-- Begin Page excerpt --
# Help regarding the police clearance for my K1 visa.



## scubashady (Mar 10, 2011)

I would just like to thank anybody in advance if they are able to help me with this query. 

Firstly I would like to give you a little bit of background info about the situation. I am a Scuba diving instructor originally from the UK who since about 2003 has been living in various exotic destinations around the world. Whilst on one of my working adventures I met and moved in with my now fiance who is from the States. We lived together for approximately a year in the Bahamas until I had to return to the UK last June due to my fathers poor health. Since then she has visited me for a month last year and I visited her at Christmas where I proposed. We are planning on marrying this October in the States and then returning to the UK to live. 

My real question is regarding police clearance that is needed for the K1 visa? It states that I need clearance from anywhere I have lived for over 6 months? I do not think it will be a problem for me to get clearance from the Bahamas, or the UK or even Australia from way back from 2003, But I did spend some time in Thailand and have read that it is near on impossible to get a police clearance from them. Has anyone had any experience with this?
-- End Page excerpt --
→ Exercise a: Collect every line of the records that contains the word "vegetation".
-- Begin Input material --
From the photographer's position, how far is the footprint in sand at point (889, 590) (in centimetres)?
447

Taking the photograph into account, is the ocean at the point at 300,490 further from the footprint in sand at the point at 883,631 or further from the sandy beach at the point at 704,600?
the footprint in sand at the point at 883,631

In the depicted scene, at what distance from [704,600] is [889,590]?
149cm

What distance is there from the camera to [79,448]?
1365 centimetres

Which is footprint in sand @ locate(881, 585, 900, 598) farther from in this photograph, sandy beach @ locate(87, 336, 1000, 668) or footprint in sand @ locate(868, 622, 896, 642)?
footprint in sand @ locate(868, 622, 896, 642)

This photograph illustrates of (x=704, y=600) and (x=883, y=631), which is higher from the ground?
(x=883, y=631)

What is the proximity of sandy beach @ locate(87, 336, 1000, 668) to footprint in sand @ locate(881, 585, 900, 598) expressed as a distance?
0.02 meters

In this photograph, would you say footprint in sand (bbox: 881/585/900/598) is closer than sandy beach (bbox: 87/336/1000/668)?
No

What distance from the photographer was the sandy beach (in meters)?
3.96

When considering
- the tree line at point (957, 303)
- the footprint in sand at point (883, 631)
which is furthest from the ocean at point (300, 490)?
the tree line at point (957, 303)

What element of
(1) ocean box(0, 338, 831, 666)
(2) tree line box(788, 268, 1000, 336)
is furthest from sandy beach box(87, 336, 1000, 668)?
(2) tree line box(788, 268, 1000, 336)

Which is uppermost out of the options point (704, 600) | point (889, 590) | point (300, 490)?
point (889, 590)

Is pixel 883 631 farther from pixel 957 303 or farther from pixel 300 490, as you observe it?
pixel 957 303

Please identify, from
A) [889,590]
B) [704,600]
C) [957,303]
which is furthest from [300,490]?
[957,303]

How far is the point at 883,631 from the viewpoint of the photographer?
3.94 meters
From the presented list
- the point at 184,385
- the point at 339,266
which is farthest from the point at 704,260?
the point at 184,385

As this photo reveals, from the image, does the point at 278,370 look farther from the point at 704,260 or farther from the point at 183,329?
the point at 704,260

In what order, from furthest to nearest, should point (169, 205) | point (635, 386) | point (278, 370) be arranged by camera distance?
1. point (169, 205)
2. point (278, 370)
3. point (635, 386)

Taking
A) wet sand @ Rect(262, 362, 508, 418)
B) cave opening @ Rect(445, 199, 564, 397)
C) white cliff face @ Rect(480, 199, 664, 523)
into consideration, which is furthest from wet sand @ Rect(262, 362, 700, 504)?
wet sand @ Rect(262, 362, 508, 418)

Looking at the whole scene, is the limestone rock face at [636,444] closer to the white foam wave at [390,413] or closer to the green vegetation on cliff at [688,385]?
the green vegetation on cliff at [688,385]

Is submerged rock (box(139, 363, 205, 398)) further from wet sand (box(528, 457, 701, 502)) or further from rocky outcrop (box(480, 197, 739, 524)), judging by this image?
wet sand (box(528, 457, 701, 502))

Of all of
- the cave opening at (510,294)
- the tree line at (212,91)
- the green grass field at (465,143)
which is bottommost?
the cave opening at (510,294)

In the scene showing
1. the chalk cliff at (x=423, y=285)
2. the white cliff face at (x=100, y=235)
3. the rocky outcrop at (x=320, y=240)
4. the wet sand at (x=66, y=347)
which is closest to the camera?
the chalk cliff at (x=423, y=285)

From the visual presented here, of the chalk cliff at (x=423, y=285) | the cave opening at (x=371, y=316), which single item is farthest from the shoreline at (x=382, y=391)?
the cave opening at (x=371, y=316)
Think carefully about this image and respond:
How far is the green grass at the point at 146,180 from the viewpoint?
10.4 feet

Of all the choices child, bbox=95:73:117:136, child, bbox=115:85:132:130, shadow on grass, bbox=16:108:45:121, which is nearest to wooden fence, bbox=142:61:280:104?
-- End Input material --
→ Exercise b: In the forum post about police clearance for a K1 visa, where did the poster and the fiance live together for about a year?

→ Complete response a:
Looking at the whole scene, is the limestone rock face at [636,444] closer to the white foam wave at [390,413] or closer to the green vegetation on cliff at [688,385]?
the green vegetation on cliff at [688,385]

→ Complete response b: In the Bahamas.